If, however your array is an array of pointers to integers (int*[]) and these pointers point to dynamically allocated memory, then yes, you could delete single items and you'd do it along the lines of your code (you are showing so little code it's difficult to be exact).

How to expand an array dynamically in C++? {like in vector }

Lets say, i have
int *p;
p = new int[5];
for(int i=0;i<5;i++)
*(p+i)=i;
Now I want to add a 6th element to the array. How do I do it?
You have to reallocate the array and copy the data:
int *p;
p = new int[5];
for(int i=0;i<5;i++)
*(p+i)=i;
// realloc
int* temp = new int[6];
std::copy(p, p + 5, temp); // Suggested by comments from Nick and Bojan
delete [] p;
p = temp;
You cannot. You must use a dynamic container, such as an STL vector, for this. Or else you can make another array that is larger, and then copy the data from your first array into it.
The reason is that an array represents a contiguous region in memory. For your example above, let us say that p points to address 0x1000, and the the five ints correspond to twenty bytes, so the array ends at the boundary of 0x1014. The compiler is free to place other variables in the memory starting at 0x1014; for example, int i might occupy 0x1014..0x1018. If you then extended the array so that it occupied four more bytes, what would happen?
If you allocate the initial buffer using malloc you can use realloc to resize the buffer. You shouldn't use realloc to resize a new-ed buffer.
int * array = (int*)malloc(sizeof(int) * arrayLength);
array = (int*)realloc(array, sizeof(int) * newLength);
However, this is a C-ish way to do things. You should consider using vector.
Why don't you look in the sources how vector does that? You can see the implementation of this mechanism right in the folder your C++ include files reside!
Here's what it does on gcc 4.3.2:
Allocate a new contiguous chunk of memory with use of the vector's allocator (you remember that vector is vector<Type, Allocator = new_allocator>?). The default allocator calls operator new() (not just new!) to allocate this chunk, letting himself thereby not to mess with new[]/delete[] stuff;
Copy the contents of the existing array to the newly allocated one;
Dispose previously aligned chunk with the allocator; the default one uses operator delete().

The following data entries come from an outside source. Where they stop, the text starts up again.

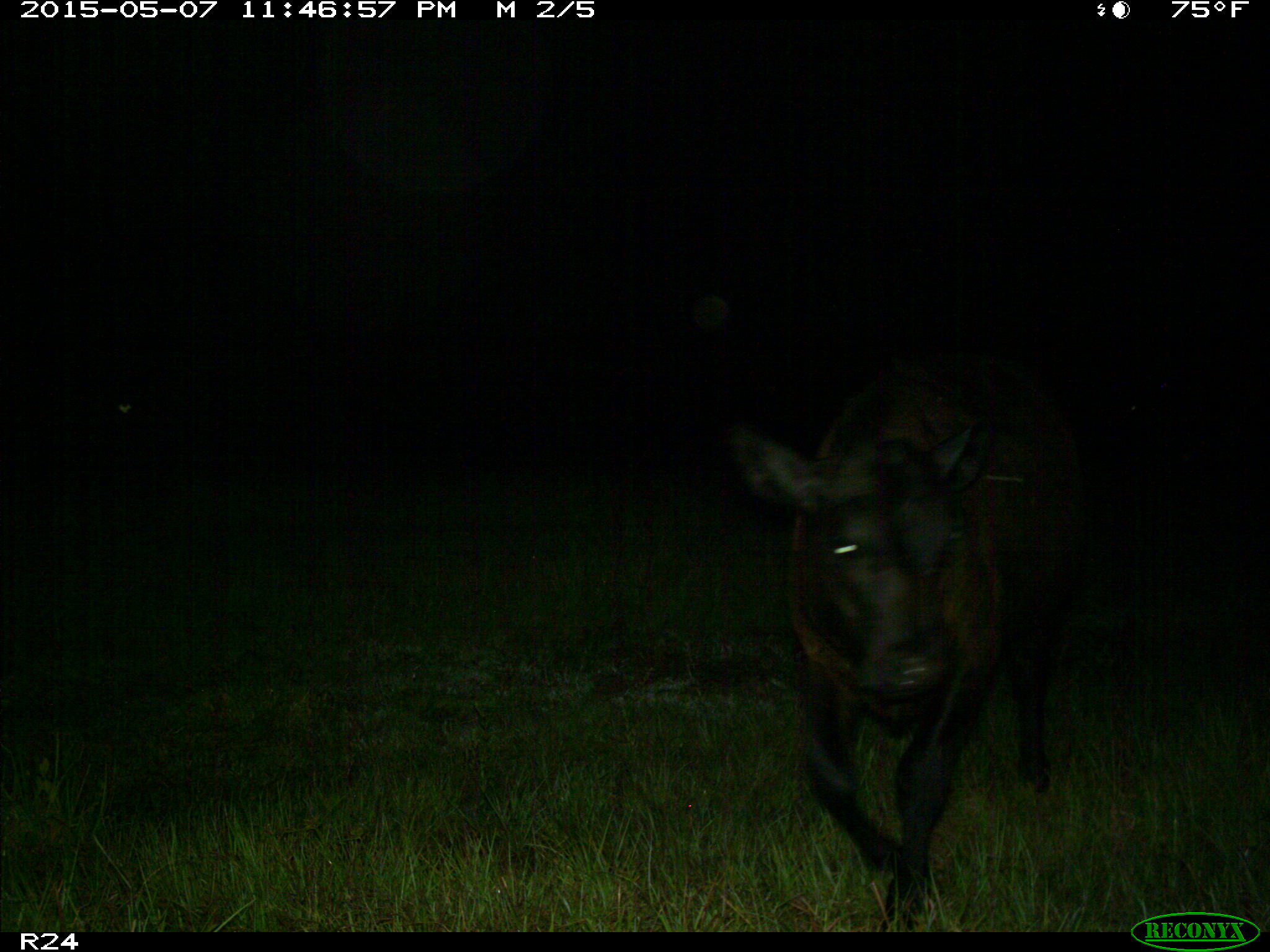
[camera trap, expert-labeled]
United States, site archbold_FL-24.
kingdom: Animalia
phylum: Chordata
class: Mammalia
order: Artiodactyla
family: Bovidae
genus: Bos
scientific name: Bos taurus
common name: domestic cow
Bos taurus (domestic cow).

(Note, that if you're going to write your own vector, your size should increase "M times", not "by fixed amount". This will let you achieve amortized constant time. For example, if, upon each excession of the size limit, your vector grows twice, each element will be copied on average once.)
Same as others are saying, but if you're resizing the array often, one strategy is to resize the array each time by doubling the size. There's an expense to constantly creating new and destroying old, so the doubling theory tries to mitigate this problem by ensuring that there's sufficient room for future elements as well.